Le Gabon à la tête du Cames : l’employabilité des diplômés comme priorité
Le Gabon assume désormais la présidence du Conseil africain et malgache pour l’enseignement supérieur (Cames), organisation qui réunit dix-neuf États d’Afrique francophone et de l’océan Indien. Cette nomination place Libreville au centre d’un mécanisme essentiel pour harmoniser les diplômes, évaluer les enseignants-chercheurs et maintenir des standards académiques élevés dans l’espace francophone africain. Les autorités gabonaises ont rapidement précisé leur ambition : faire de l’insertion professionnelle des jeunes diplômés le fil conducteur de leur mandat.
L’employabilité comme axe central du mandat gabonais
Cette annonce survient dans un contexte où les systèmes d’enseignement supérieur africains font face à des défis majeurs : explosion des effectifs étudiants, saturation des filières traditionnelles et difficultés d’absorption des diplômés par le marché du travail. En plaçant l’employabilité au premier plan, le Gabon souhaite orienter les travaux du Cames vers une réforme des programmes d’études, en phase avec les besoins réels des économies nationales.
Cette orientation répond à des préoccupations communes à plusieurs ministres de l’enseignement supérieur de la zone. La question de l’adéquation entre formation et emploi traverse tous les États membres, qu’il s’agisse des grandes universités sénégalaises et ivoiriennes ou des établissements plus modestes du Sahel. L’enjeu est de transformer une institution longtemps perçue comme un simple organe de validation académique en un véritable levier de politique économique.
Le Cames, pilier de l’harmonisation académique en Afrique francophone
Créé en 1968, le Cames remplit plusieurs missions structurantes pour ses membres : il organise les concours d’agrégation, gère la reconnaissance mutuelle des diplômes et pilote des programmes de recherche thématiques. Son influence dépasse le cadre universitaire : en validant les carrières des enseignants-chercheurs, l’institution conditionne le rayonnement scientifique de toute une génération d’académiciens francophones.
Le Gabon hérite donc d’une présidence aux leviers réels, mais aussi à des contraintes importantes. Depuis plusieurs années, le Cames souffre de difficultés budgétaires liées à l’irrégularité des contributions de certains États membres. Ces arriérés entravent la conduite des programmes, retardent les sessions et fragilisent la planification pluriannuelle.

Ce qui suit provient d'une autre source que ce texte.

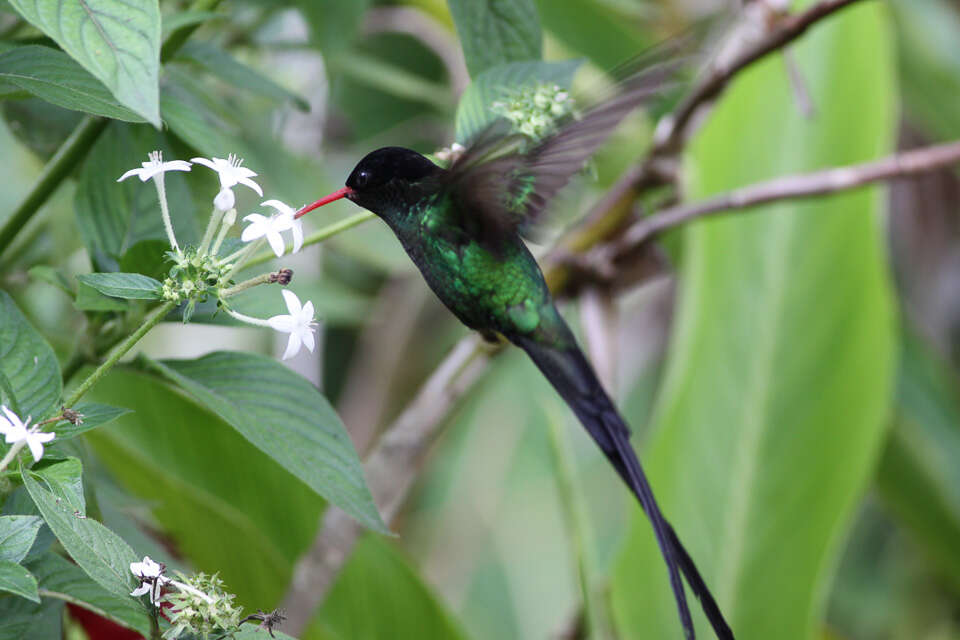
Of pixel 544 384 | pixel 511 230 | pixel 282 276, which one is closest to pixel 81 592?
pixel 282 276

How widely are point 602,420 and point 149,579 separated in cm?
30

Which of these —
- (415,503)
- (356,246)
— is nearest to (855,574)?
(415,503)

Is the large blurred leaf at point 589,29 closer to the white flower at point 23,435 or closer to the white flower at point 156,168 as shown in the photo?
the white flower at point 156,168

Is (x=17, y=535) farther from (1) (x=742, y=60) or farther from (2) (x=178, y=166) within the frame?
(1) (x=742, y=60)

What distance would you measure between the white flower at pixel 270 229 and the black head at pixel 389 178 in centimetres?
7

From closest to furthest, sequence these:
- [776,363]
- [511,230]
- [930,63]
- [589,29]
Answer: [511,230] < [776,363] < [589,29] < [930,63]

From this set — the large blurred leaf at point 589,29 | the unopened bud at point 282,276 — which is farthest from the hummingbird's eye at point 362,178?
the large blurred leaf at point 589,29

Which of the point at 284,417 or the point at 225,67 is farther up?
the point at 225,67

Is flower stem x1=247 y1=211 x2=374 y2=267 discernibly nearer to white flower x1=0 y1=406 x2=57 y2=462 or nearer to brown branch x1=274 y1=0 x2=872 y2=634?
white flower x1=0 y1=406 x2=57 y2=462

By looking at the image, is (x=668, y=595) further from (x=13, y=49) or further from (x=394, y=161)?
(x=13, y=49)

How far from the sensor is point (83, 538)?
0.42 m

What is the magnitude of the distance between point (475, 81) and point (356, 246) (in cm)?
80

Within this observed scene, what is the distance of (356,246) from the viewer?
1372 mm

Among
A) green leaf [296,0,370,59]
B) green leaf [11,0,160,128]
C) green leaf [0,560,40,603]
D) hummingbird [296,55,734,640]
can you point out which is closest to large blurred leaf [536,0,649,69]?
green leaf [296,0,370,59]
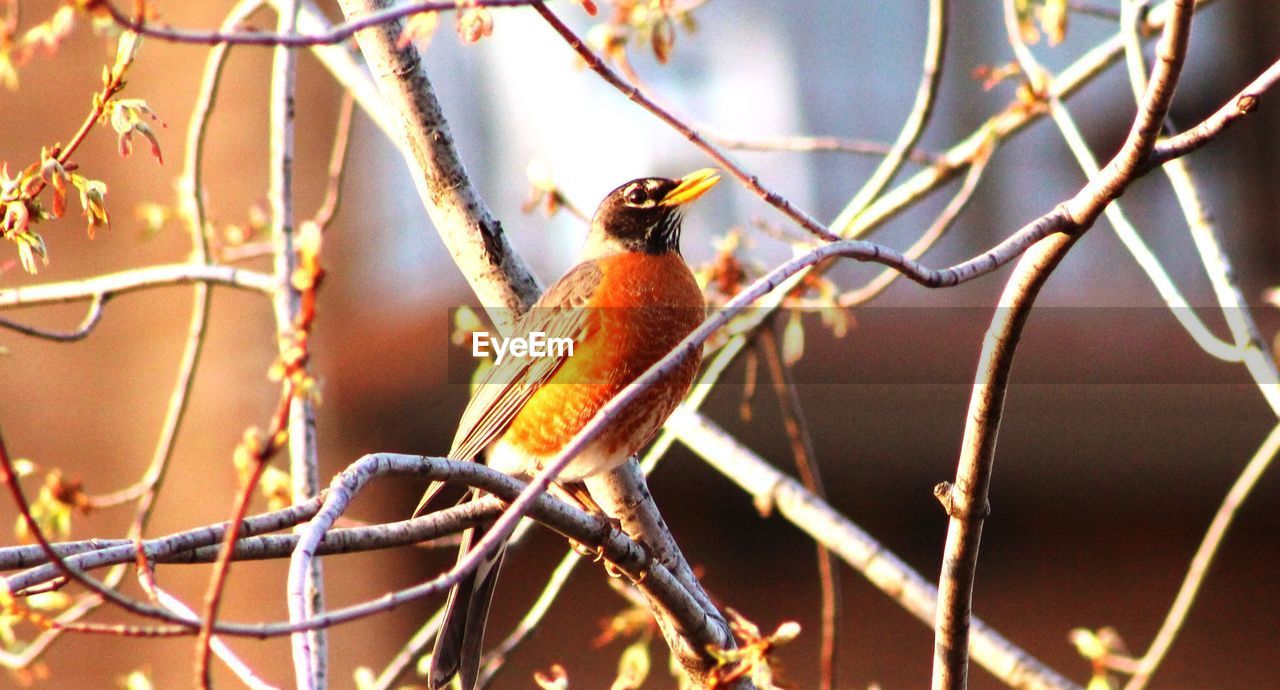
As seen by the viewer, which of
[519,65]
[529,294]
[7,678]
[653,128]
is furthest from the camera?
[519,65]

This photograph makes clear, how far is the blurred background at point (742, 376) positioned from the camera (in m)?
6.43

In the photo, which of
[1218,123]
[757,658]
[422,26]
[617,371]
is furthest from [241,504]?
[617,371]

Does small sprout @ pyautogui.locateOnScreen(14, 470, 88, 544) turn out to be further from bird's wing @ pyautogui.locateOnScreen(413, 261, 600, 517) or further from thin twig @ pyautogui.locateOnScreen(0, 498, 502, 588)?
thin twig @ pyautogui.locateOnScreen(0, 498, 502, 588)

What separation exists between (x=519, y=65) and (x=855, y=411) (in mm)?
2682

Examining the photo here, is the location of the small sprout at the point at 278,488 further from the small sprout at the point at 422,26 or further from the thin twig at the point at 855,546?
the small sprout at the point at 422,26

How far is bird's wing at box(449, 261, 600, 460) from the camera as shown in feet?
9.23

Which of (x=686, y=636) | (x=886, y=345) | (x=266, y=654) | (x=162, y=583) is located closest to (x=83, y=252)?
(x=162, y=583)

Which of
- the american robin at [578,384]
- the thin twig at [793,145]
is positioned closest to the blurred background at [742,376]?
the thin twig at [793,145]

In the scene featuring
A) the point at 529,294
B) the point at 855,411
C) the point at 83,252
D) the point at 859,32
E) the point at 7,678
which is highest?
the point at 859,32

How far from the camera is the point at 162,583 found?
601 cm

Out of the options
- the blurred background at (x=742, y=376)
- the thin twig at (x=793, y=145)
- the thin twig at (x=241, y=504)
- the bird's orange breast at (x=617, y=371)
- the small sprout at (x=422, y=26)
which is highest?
the blurred background at (x=742, y=376)

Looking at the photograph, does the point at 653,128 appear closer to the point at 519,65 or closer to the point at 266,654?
the point at 519,65

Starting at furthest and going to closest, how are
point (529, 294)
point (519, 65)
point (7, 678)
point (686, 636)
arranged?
point (519, 65), point (7, 678), point (529, 294), point (686, 636)

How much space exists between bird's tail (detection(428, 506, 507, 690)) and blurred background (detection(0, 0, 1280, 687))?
3.59 meters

Libreville devra composer avec cet héritage financier tout en imprimant sa propre marque réformatrice.
Un mandat porteur d’enjeux diplomatiques pour le Gabon
Pour les autorités de la transition gabonaise, cette présidence constitue une opportunité diplomatique notable. Depuis le changement de régime d’août 2023, Libreville cherche à consolider sa réinsertion dans les enceintes multilatérales africaines. Diriger le Cames offre une tribune institutionnelle pour démontrer une capacité de pilotage régional sur un dossier sectoriel sensible.

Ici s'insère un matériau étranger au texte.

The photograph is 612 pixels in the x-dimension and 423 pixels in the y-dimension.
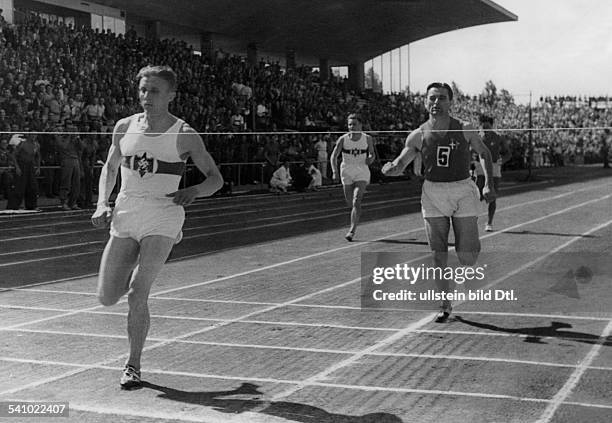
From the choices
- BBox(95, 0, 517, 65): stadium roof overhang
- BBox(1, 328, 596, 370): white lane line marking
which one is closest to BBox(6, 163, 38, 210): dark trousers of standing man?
BBox(1, 328, 596, 370): white lane line marking

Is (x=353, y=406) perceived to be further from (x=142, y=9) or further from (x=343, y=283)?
(x=142, y=9)

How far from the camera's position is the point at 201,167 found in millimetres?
6551

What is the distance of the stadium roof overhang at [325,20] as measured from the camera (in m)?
39.2

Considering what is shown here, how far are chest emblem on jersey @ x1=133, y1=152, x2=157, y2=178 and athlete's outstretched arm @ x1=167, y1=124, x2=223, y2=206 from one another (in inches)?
7.4

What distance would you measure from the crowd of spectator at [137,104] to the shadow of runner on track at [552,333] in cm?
230

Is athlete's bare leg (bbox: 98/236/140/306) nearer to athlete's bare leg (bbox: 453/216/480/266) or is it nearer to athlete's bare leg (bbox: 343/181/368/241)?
athlete's bare leg (bbox: 453/216/480/266)

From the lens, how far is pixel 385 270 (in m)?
12.3

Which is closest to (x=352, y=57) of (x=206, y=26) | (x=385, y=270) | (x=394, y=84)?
(x=394, y=84)

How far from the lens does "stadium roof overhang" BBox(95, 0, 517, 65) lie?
A: 39.2 meters

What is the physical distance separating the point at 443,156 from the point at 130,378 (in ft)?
12.9

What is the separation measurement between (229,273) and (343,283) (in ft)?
5.29

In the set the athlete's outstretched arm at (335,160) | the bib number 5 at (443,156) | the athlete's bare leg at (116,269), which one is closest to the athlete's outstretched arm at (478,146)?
the bib number 5 at (443,156)

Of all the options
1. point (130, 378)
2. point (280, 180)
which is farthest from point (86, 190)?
point (130, 378)

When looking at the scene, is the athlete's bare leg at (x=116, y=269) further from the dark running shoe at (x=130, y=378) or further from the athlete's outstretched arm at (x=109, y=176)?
the dark running shoe at (x=130, y=378)
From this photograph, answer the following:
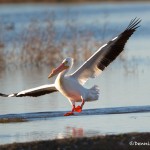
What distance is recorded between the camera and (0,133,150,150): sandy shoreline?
755 cm

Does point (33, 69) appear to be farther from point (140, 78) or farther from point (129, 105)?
point (129, 105)

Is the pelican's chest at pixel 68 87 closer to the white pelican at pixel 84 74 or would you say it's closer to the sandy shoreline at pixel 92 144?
the white pelican at pixel 84 74

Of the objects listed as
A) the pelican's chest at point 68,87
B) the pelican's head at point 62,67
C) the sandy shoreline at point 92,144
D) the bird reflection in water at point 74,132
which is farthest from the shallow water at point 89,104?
the sandy shoreline at point 92,144

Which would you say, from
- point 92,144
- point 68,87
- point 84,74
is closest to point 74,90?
point 68,87

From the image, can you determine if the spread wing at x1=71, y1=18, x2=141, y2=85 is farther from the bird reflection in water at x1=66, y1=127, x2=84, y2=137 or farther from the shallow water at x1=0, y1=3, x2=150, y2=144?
the bird reflection in water at x1=66, y1=127, x2=84, y2=137

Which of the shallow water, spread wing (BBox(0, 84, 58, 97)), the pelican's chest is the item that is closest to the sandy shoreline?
the shallow water

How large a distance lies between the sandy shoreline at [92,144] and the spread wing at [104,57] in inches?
117

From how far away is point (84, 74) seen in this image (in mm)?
10938

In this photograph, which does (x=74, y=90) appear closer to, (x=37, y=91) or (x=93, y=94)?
(x=93, y=94)

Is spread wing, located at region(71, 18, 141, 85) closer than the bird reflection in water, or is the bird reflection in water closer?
the bird reflection in water

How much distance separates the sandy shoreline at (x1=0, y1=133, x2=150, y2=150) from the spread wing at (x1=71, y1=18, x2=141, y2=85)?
117 inches

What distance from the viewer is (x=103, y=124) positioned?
9375 millimetres

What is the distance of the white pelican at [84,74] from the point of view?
1048 centimetres

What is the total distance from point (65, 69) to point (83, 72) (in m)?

Les attentes sont élevées. Les universités africaines francophones doivent faire face à la concurrence croissante des offres anglophones et asiatiques, qui attirent une part grandissante des étudiants les plus mobiles. Le débat sur la souveraineté éducative gagne du terrain dans les capitales de la sous-région, tandis que les diasporas qualifiées s’installent durablement hors du continent. Mettre l’employabilité au sommet de l’agenda revient à lutter contre cette fuite des compétences par le haut.
Concrètement, la feuille de route gabonaise devra préciser plusieurs chantiers : modernisation des nomenclatures de diplômes, intégration des compétences numériques dans les cursus, valorisation des sciences de l’ingénieur et rapprochement avec les fédérations patronales nationales. Les premiers arbitrages de la présidence donneront la mesure de l’ambition réelle de Libreville pour cette institution discrète mais stratégique.